Não se trata aqui de negar a evidência. Morreram este ano em Portugal vítimas de violência doméstica três dezenas de mulheres e menos de meia dúzia de homens. Os números são terríficos e esmagadores.
O que estes números concluem é que as maiores vítimas de assassínio são as mulheres. Não concluem, de todo, como o artigo, mal, refere que é necessário acabar com a violência doméstica sobre as mulheres.
Ou seja a violência doméstica acontece sobre as mulheres, os homens, as crianças e os idosos. Lamentavelmente, inconcebivelmente, é certo, as mulheres acabam por morrer mais do que os restantes grupos.
O que me custa a aceitar é que se ache que as mulheres são as principais vítimas de violência doméstica. Elas são a maioria das vítimas do pior que pode acontecer - a morte - em violência doméstica. Isso sim.
Caro Jaime,
a admiração e estima são sem dúvida recíprocas - e que isso não nos impeça de terçar argumentos! Sei que tem por hábito de pensamento fundamentar o que afirma - não é isso que está em causa (nem muito menos o estudo do ISCTE, escola reputada); é antes uma talvez desculpável aderência pós traumática, mas deixemos isso. As mulheres e (as crianças, por maioria de razão) parecem-me sempre mais vulneráveis do que os homens à violência dentro de portas. E aqui até dou de barato que abandono sem constrangimento qualquer rigor científico: é infernal ser mulher e vítima de quem, supostamente, a iria amar. C’est tout.
Ora muito bem. No seu último parágrafo “mandou à fava” o rigor científico e reagiu emocionalmente.

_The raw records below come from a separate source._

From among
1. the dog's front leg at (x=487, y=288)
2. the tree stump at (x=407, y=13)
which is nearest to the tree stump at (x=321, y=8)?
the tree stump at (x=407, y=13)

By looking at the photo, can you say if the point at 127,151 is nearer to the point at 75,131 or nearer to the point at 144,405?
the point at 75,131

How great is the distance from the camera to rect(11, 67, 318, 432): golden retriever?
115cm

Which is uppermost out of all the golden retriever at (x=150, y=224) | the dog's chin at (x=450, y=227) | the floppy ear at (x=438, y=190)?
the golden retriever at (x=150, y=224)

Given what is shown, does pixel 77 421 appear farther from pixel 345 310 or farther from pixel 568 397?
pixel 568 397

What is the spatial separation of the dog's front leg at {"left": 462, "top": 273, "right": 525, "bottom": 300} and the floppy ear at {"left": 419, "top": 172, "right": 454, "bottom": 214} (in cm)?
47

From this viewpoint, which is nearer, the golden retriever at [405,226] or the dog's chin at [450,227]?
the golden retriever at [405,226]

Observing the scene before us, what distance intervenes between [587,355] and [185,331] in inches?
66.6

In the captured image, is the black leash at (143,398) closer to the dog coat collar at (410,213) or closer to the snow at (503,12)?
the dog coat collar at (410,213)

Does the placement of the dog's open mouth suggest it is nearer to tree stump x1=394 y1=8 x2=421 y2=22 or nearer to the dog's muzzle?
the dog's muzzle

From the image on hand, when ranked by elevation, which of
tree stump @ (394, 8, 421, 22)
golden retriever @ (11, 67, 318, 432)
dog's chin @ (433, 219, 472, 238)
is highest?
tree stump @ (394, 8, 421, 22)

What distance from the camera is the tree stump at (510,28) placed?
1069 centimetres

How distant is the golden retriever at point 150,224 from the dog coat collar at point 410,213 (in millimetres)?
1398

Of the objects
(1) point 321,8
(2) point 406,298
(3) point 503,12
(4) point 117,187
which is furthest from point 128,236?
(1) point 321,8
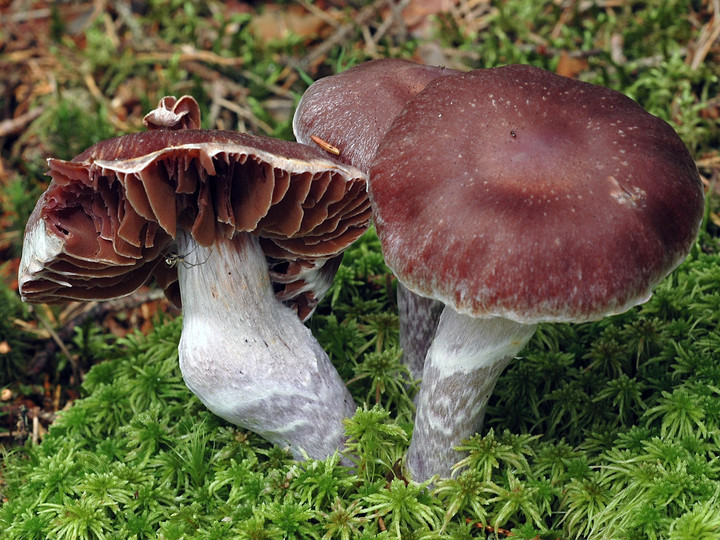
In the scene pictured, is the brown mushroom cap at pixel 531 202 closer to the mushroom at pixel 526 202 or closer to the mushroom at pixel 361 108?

Na verdade, passa-se o mesmo comigo. O que eu queria era poder reagir emocionalmente. Vinte séculos de civilização impedem-me de o fazer sempre. Saber que não conseguirei fazer vingar o meu ponto de vista também me fazem não reagir emocionalmente sempre.
Pela actua lei a minha mãezinha, que estupidamente muito estimo, seria presa e inibida do poder paternal em menos tempo do que a Ana demora a dizer “nos termos do 152 e segs do Código Penal”
É muito mais infernal ser criança, porque não se escolheu, e ser vítima de quem, supostamente a iria amar. C’est tout.